Datasets P1 and P2 had previously been analyzed using AVA 3.2. The appropriate calibration measures for the retrospective datasets were obtained from the original AVA 3.2 analysis reports and were entered into AVA 4.1 settings prior to automated analysis.
V1 was analyzed with AVA 3.2 using the aforementioned validated referent methodology. All three datasets were then analyzed using the automated software, AVA 4.1. The measurements from both the manual and automated software packages for PVD, TVD, PPV were recorded for all datasets.
Statistical Analysis
Statistical analyses were completed using R statistical analysis software31or Microsoft Excel (2019). Significance level was set a priori at p = 0.05. Raw data and analysis scripts are available upon reasonable request.
All variables from AVA 3.2 and AVA 4.1 were evaluated using histograms and Kolomogorov-Smirnov tests were used to confirm normal distributions. Homoscedasticity was tested using F-tests, with the null hypothesis that variance did not differ between comparison groups (e.g. comparing PVD before and after induction of general anesthesia in dataset P1). For groups meeting normality and homoscedasticity assumptions, paired t-tests were used to compare microvascular variables preceding and immediately following induction of general anesthesia in the P1 and P2 datasets.

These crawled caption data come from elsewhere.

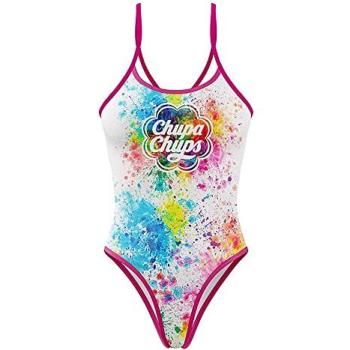 Light Cocoa Swim Dress Small for Women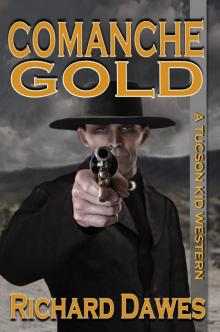 Comanche Gold Read online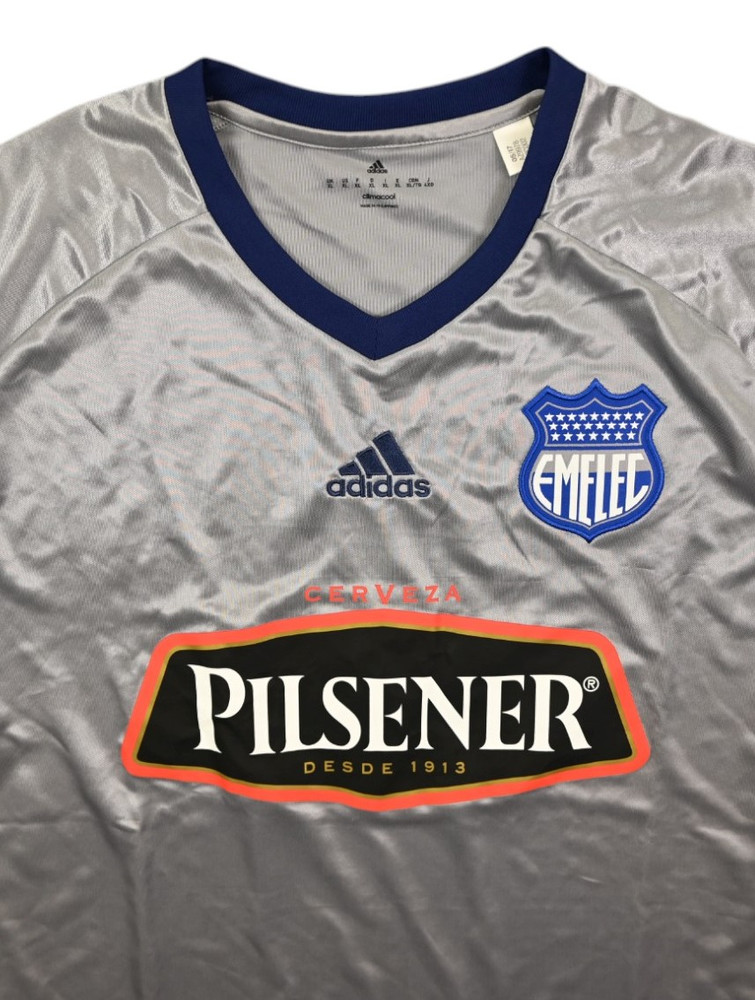 2017 EMELEC SHIRT XL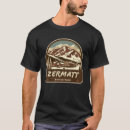 Pesquisar por zermatt camisetas Retrô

To compare the level of agreement between AVA 4.1 and 3.2, the intraclass correlation coefficient (ICC) was calculated using a two-way analysis of variance (ANOVA). The ICC for each variable, TVD, PVD, and PPD were calculated separately. All ICC values are reported along with the 95% confidence intervals. ICC values below 0.40 are considered as “poor”, between 0.40 and 0.59 as “fair”, between 0.60 and 0.74 as “good” and greater than 0.74 as “excellent”.32
Additionally, the method proposed by Bland and Altman was used to assess the agreement between the two methods of analysis.33 For each microcirculatory variable, a Bland-Altman plot shows the difference between measurements taken by AVA 3.2 and AVA 4.1 for each video versus the average of the measurements taken by the two methods, along with limits of agreement. The agreement between the two methods is summarized by calculating the mean difference between the two methods along with 95% confidence interval. The limits of agreement (LOA) further extend the confidence interval for the mean difference to account for sampling error.